Aim. Reproduce the rows verbatim, covering the stretch from the line containing "As seen in the" through the line containing "the blue water reflection at point 741,233 <", with both of those lines included.

━━━ Supplied records ━━━

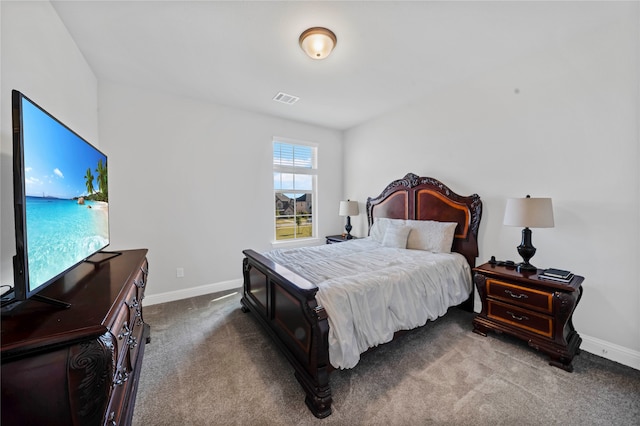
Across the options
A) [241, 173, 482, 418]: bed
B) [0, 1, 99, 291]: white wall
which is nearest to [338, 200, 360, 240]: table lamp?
[241, 173, 482, 418]: bed

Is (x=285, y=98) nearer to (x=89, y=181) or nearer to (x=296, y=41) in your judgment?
(x=296, y=41)

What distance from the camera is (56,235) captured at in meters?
1.22

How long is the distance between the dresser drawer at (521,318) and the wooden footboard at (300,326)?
1.78 m

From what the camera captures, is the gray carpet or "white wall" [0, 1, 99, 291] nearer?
"white wall" [0, 1, 99, 291]

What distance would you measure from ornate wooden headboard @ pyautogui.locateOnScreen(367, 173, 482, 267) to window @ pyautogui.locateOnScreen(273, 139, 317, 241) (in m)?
1.22

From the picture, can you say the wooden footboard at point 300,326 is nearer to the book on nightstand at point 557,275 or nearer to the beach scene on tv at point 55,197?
the beach scene on tv at point 55,197

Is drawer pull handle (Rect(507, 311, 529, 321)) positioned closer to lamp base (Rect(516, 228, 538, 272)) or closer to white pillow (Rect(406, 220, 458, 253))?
lamp base (Rect(516, 228, 538, 272))

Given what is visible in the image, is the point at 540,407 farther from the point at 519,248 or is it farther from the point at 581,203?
the point at 581,203

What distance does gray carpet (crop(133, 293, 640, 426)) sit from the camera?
1.58 meters

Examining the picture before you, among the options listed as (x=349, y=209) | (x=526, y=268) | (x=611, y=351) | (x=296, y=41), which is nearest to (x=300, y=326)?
(x=526, y=268)

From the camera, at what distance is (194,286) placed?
11.7ft

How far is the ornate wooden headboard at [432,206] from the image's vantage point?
2984 millimetres

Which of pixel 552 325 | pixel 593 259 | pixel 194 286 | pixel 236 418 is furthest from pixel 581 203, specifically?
pixel 194 286

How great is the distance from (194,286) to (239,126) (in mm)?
2476
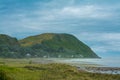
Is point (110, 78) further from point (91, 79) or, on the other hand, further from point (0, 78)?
point (0, 78)

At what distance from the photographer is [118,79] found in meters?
64.0

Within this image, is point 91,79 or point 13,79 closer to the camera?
point 13,79

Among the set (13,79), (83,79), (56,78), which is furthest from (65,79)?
(13,79)

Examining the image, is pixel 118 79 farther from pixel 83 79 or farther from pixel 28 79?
pixel 28 79

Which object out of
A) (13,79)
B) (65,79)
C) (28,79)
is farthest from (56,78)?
(13,79)

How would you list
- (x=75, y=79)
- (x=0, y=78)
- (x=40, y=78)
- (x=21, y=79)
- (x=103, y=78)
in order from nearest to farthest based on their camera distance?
(x=0, y=78), (x=21, y=79), (x=40, y=78), (x=75, y=79), (x=103, y=78)

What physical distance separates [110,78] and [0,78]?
28.0 m

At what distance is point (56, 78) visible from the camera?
53.8m

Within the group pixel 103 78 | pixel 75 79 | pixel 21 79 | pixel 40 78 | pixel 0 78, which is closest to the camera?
pixel 0 78

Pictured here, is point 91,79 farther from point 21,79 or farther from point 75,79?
point 21,79

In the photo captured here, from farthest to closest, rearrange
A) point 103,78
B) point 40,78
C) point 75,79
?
point 103,78 → point 75,79 → point 40,78

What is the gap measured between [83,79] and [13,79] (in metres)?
17.1

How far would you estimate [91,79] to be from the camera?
197 feet

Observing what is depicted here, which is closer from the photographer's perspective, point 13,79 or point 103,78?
point 13,79
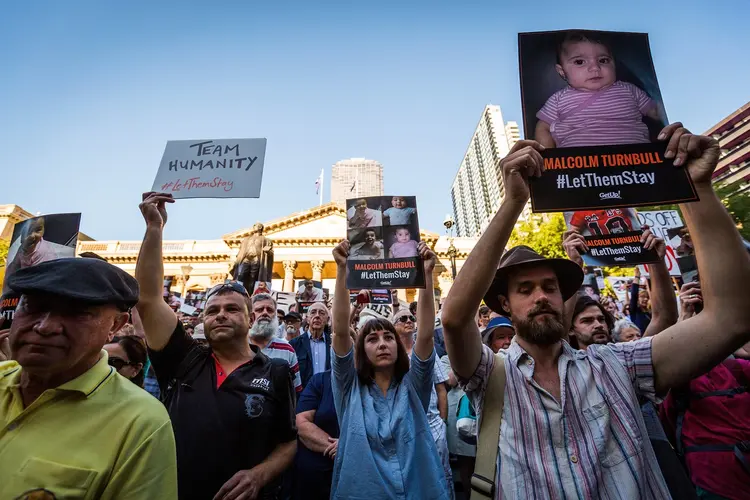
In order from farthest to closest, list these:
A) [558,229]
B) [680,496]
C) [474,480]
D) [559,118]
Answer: [558,229] < [559,118] < [680,496] < [474,480]

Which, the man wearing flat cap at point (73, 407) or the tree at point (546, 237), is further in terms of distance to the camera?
the tree at point (546, 237)

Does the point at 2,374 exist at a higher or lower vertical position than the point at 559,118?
lower

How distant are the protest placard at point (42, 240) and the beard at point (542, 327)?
4.68 m

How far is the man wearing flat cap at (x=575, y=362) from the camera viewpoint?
1.53 metres

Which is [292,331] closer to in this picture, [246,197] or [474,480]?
[246,197]

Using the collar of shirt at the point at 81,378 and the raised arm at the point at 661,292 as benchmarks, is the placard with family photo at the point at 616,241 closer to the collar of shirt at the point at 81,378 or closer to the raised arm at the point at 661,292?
the raised arm at the point at 661,292

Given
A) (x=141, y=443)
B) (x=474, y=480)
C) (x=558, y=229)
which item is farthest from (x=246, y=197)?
(x=558, y=229)

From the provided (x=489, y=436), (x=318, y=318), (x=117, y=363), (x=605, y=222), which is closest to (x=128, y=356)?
(x=117, y=363)

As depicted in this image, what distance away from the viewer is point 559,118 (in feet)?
6.87

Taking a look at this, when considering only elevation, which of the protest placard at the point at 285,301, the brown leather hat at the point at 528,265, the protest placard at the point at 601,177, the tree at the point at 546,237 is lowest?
the brown leather hat at the point at 528,265

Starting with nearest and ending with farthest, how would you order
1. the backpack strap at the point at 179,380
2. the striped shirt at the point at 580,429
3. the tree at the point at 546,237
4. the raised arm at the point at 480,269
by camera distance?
the striped shirt at the point at 580,429
the raised arm at the point at 480,269
the backpack strap at the point at 179,380
the tree at the point at 546,237

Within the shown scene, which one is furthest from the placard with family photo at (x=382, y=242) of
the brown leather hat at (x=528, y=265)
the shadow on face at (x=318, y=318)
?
the brown leather hat at (x=528, y=265)

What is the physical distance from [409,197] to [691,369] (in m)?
3.30

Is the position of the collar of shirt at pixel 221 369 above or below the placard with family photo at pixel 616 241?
below
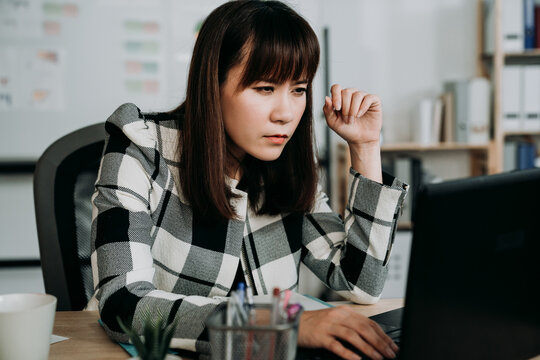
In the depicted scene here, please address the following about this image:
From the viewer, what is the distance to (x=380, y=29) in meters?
2.95

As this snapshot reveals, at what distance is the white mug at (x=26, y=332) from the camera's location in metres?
0.65

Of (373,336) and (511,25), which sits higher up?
(511,25)

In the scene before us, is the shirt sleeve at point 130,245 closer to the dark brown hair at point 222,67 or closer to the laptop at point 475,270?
the dark brown hair at point 222,67

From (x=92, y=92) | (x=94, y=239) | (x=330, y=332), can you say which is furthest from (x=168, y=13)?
(x=330, y=332)

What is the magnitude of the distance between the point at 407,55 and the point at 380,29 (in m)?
0.19

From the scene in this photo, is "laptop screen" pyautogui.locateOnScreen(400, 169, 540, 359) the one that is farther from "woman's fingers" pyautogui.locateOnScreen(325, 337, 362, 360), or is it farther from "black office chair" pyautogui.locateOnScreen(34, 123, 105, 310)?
"black office chair" pyautogui.locateOnScreen(34, 123, 105, 310)

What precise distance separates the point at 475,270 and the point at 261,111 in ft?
1.71

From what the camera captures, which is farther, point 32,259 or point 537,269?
point 32,259

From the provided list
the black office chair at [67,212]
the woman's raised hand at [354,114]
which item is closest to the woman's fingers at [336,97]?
the woman's raised hand at [354,114]

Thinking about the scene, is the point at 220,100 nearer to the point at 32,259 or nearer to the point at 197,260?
the point at 197,260

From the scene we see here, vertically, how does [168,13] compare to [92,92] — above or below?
above

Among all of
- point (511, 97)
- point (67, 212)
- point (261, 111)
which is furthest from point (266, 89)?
point (511, 97)

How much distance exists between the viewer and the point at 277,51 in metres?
1.02

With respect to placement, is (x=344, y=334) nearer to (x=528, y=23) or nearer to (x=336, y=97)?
(x=336, y=97)
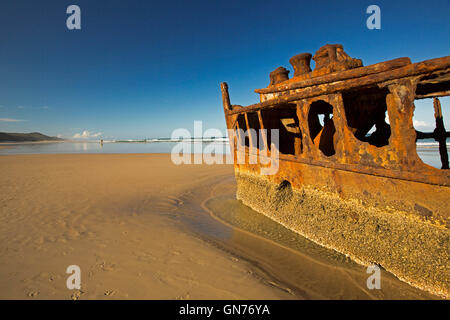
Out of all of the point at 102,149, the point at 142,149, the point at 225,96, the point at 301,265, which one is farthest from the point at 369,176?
the point at 102,149

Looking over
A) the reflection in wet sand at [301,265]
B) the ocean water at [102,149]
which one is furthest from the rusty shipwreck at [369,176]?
the ocean water at [102,149]

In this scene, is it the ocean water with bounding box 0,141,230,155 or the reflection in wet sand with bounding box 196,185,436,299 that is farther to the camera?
the ocean water with bounding box 0,141,230,155

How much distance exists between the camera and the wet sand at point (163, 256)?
7.41 feet

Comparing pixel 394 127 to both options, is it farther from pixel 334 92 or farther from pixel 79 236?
pixel 79 236

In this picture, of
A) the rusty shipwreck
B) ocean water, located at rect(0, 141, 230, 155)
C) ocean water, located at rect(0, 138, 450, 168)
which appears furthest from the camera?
ocean water, located at rect(0, 141, 230, 155)

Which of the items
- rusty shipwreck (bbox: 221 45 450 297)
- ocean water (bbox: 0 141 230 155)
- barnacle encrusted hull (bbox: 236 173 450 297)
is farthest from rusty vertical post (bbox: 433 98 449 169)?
ocean water (bbox: 0 141 230 155)

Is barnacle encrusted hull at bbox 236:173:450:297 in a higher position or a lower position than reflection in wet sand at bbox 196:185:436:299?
higher

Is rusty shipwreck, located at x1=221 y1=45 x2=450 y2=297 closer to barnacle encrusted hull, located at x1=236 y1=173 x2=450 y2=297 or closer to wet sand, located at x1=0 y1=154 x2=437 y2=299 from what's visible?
barnacle encrusted hull, located at x1=236 y1=173 x2=450 y2=297

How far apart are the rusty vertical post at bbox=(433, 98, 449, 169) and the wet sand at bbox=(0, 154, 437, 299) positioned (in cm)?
278

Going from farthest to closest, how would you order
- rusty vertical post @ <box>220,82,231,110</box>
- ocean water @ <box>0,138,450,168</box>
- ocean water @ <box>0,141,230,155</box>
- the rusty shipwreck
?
ocean water @ <box>0,141,230,155</box>
ocean water @ <box>0,138,450,168</box>
rusty vertical post @ <box>220,82,231,110</box>
the rusty shipwreck

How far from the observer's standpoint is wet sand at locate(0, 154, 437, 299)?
7.41 ft

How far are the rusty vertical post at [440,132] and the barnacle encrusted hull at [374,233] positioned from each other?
2.46 m

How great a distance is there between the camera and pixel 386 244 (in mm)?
2418

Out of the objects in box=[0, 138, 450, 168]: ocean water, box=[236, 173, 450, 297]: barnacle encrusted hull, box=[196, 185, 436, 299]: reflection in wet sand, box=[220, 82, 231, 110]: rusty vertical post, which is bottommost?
box=[196, 185, 436, 299]: reflection in wet sand
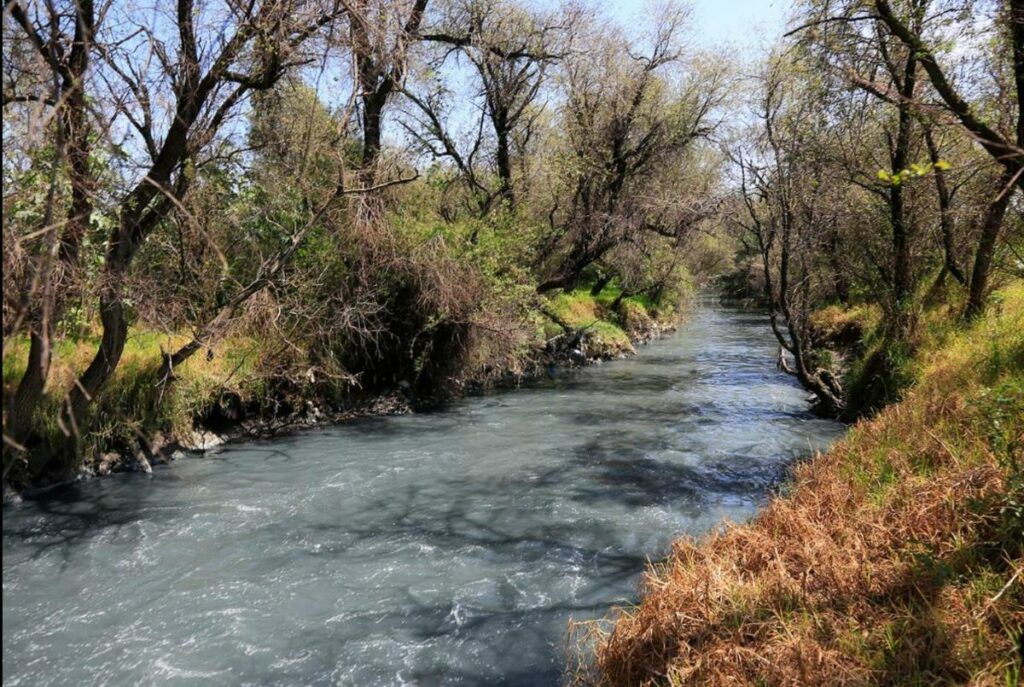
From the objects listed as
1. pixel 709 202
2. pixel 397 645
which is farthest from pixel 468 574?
pixel 709 202

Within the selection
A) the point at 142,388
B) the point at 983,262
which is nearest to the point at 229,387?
the point at 142,388

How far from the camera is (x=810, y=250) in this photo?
45.8 ft

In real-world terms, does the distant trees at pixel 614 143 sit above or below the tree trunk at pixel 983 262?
above

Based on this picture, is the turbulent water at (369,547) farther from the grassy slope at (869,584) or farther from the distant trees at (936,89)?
the distant trees at (936,89)

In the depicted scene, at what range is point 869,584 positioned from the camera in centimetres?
450

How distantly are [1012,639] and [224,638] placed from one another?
18.3ft

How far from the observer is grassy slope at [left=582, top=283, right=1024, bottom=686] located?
3.84m

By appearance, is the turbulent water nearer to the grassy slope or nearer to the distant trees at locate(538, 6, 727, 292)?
the grassy slope

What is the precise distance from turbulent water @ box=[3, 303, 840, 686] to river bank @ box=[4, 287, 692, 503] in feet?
1.60

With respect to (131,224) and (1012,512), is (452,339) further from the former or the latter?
(1012,512)

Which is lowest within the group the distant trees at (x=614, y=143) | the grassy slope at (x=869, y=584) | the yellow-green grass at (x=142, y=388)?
the grassy slope at (x=869, y=584)

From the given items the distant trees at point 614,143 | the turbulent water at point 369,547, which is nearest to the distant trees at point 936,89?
the turbulent water at point 369,547

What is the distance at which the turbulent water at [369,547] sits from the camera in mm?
5473

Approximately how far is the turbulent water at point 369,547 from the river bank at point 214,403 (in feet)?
1.60
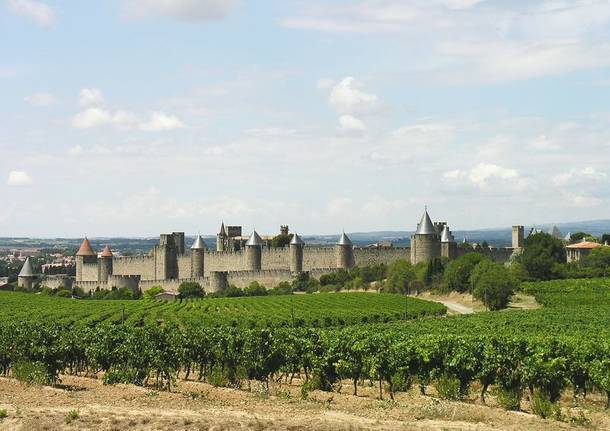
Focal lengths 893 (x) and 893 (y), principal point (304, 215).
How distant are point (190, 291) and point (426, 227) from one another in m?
17.8

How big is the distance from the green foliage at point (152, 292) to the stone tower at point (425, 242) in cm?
1895

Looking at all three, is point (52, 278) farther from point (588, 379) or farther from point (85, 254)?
point (588, 379)

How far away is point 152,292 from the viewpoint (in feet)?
215

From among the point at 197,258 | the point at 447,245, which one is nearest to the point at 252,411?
the point at 447,245

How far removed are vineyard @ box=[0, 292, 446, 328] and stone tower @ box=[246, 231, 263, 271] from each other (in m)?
18.1

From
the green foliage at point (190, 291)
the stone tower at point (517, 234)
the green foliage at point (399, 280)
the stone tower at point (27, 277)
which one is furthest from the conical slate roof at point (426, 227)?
the stone tower at point (27, 277)

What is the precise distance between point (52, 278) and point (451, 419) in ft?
229

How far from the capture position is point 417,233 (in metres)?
63.4

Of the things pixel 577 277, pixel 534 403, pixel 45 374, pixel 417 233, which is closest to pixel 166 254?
pixel 417 233

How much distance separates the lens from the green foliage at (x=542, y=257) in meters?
59.4

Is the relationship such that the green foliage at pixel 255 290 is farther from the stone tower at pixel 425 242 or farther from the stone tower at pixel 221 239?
the stone tower at pixel 221 239

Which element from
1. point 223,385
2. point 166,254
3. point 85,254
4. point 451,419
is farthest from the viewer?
point 85,254

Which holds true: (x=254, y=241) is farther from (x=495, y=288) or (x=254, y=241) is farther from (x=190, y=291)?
(x=495, y=288)

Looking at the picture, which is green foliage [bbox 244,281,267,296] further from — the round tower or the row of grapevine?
the row of grapevine
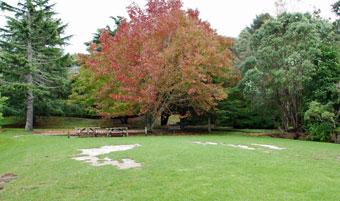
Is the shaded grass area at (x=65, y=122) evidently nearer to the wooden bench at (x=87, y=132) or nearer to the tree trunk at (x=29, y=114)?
the tree trunk at (x=29, y=114)

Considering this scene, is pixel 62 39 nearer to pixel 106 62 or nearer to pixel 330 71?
pixel 106 62

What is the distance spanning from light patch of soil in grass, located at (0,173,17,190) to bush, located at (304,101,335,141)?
1776 centimetres

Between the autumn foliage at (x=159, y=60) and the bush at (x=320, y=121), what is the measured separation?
6.22 metres

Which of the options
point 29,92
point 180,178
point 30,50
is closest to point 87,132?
point 29,92

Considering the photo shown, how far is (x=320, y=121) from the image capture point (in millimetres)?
23219

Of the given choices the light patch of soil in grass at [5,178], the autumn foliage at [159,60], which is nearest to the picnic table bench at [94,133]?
the autumn foliage at [159,60]

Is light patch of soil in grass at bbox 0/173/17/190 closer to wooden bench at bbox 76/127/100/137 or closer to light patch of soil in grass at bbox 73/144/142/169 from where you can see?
light patch of soil in grass at bbox 73/144/142/169

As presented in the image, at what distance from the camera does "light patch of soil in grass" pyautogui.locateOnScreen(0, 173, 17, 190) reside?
931cm

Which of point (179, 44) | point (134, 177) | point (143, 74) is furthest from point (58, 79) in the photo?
point (134, 177)

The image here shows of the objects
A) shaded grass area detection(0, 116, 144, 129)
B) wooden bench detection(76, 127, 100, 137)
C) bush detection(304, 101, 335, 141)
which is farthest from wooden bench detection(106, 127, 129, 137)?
bush detection(304, 101, 335, 141)

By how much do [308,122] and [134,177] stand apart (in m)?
18.8

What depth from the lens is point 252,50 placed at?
89.5 ft

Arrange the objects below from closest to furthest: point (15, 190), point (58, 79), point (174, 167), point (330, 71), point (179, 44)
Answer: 1. point (15, 190)
2. point (174, 167)
3. point (330, 71)
4. point (179, 44)
5. point (58, 79)

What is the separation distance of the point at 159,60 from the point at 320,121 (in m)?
11.7
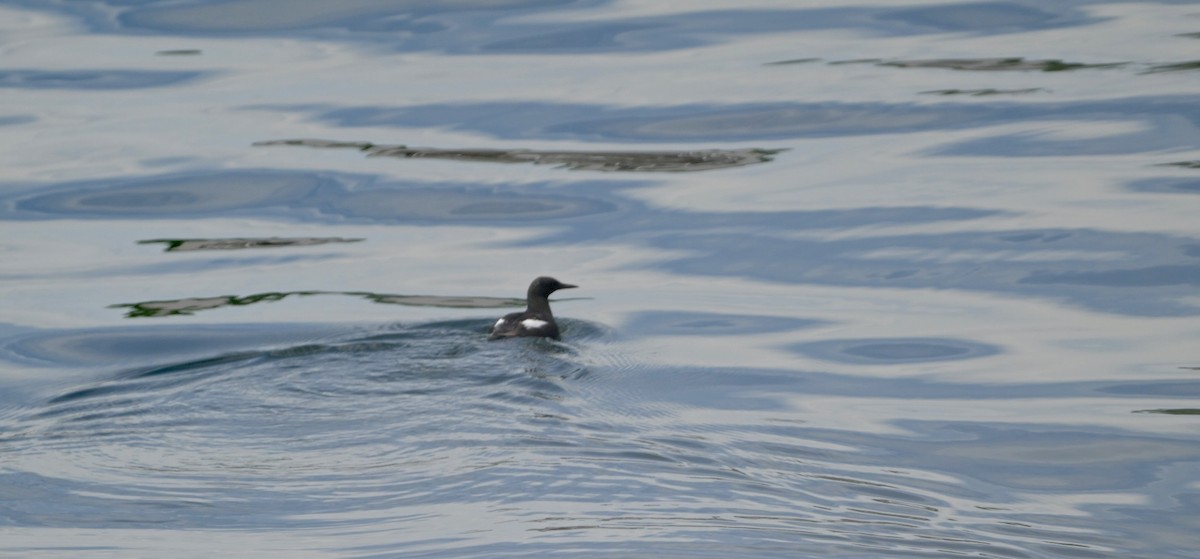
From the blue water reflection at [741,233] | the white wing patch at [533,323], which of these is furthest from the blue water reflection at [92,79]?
the white wing patch at [533,323]

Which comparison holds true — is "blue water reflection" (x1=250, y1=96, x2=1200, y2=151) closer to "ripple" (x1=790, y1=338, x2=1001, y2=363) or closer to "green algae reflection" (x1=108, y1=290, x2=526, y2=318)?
"green algae reflection" (x1=108, y1=290, x2=526, y2=318)

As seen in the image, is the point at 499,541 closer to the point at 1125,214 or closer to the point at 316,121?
the point at 1125,214

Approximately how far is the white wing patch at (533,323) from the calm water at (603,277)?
8.0 inches

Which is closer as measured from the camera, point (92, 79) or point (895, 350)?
point (895, 350)

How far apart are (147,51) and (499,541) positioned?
12.7 m

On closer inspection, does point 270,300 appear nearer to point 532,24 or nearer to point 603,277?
point 603,277

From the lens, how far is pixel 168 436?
815 centimetres

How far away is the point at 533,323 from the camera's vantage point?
10.6 meters

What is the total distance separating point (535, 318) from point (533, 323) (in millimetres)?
106

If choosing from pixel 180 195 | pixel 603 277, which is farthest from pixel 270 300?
pixel 180 195

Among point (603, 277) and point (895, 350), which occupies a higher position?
point (603, 277)

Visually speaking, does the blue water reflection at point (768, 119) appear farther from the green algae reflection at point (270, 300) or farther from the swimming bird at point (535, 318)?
the swimming bird at point (535, 318)

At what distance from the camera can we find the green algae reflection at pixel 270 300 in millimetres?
11125

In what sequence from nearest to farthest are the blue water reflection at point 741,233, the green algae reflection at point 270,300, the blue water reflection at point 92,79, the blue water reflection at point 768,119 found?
the blue water reflection at point 741,233 < the green algae reflection at point 270,300 < the blue water reflection at point 768,119 < the blue water reflection at point 92,79
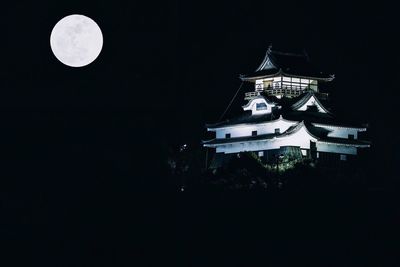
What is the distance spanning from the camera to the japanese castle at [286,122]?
55250 mm

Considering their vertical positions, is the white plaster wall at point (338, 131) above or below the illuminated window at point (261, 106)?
below

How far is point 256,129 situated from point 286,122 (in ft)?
7.75

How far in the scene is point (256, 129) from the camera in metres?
57.2

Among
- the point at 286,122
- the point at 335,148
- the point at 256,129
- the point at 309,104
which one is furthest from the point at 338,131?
the point at 256,129

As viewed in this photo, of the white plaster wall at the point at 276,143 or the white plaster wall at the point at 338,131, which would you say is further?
the white plaster wall at the point at 338,131

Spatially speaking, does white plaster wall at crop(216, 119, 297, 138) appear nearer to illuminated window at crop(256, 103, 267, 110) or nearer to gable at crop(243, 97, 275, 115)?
gable at crop(243, 97, 275, 115)

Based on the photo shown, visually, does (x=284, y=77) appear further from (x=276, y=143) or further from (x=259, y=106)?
(x=276, y=143)

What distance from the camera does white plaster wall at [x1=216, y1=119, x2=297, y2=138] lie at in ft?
183

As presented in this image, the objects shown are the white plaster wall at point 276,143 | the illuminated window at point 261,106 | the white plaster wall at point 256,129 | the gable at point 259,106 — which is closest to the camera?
the white plaster wall at point 276,143

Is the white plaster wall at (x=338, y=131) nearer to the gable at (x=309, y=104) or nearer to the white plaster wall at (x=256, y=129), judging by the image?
the gable at (x=309, y=104)

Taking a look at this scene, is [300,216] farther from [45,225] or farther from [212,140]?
[212,140]

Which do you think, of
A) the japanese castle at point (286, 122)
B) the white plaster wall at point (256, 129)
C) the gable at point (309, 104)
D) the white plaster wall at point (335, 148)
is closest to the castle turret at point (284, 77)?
the japanese castle at point (286, 122)

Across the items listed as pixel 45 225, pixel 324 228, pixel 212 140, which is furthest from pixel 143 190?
pixel 212 140

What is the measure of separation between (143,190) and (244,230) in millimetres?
6709
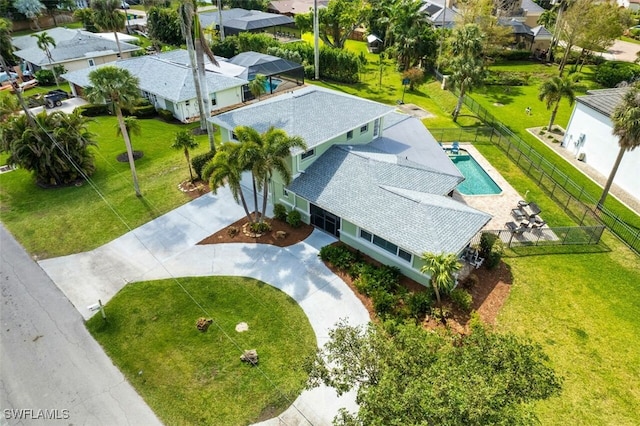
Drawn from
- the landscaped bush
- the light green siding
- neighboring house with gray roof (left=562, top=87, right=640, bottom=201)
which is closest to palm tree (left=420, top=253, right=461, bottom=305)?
the light green siding

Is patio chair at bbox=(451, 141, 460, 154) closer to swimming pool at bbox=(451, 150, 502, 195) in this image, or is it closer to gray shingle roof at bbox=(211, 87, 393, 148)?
swimming pool at bbox=(451, 150, 502, 195)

━━━

Response to this exercise.
As seen in the image, is the point at 499,541 closer to the point at 1125,214 or closer to the point at 316,121?
the point at 1125,214

Approximately how far is the white wing patch at (533,323) from the calm water at (603,277)?
8.0 inches

Which is closer as measured from the camera, point (92, 79) or point (895, 350)?
point (895, 350)

How far apart are (147,51) and (499,541) positioned?
12.7 m

On closer inspection, does point 270,300 appear nearer to point 532,24 or nearer to point 603,277?
point 603,277

From the lens, how far is pixel 168 436?
815 centimetres

How far away is the point at 533,323 from the camera's vantage point?
10.6 meters

What is the total distance separating point (535, 318) from point (533, 323) (in millimetres)?
106

If choosing from pixel 180 195 | pixel 603 277, which is farthest from pixel 270 300?
pixel 180 195

Among point (603, 277) and point (895, 350), which occupies a higher position?
point (603, 277)

Visually speaking, does the blue water reflection at point (768, 119) appear farther from the green algae reflection at point (270, 300) or farther from the swimming bird at point (535, 318)?
the swimming bird at point (535, 318)

At what distance from the camera can we find the green algae reflection at pixel 270 300 in millimetres?
11125

In what sequence from nearest to farthest are the blue water reflection at point 741,233, the green algae reflection at point 270,300, the blue water reflection at point 92,79, the blue water reflection at point 768,119 found?
the blue water reflection at point 741,233 < the green algae reflection at point 270,300 < the blue water reflection at point 768,119 < the blue water reflection at point 92,79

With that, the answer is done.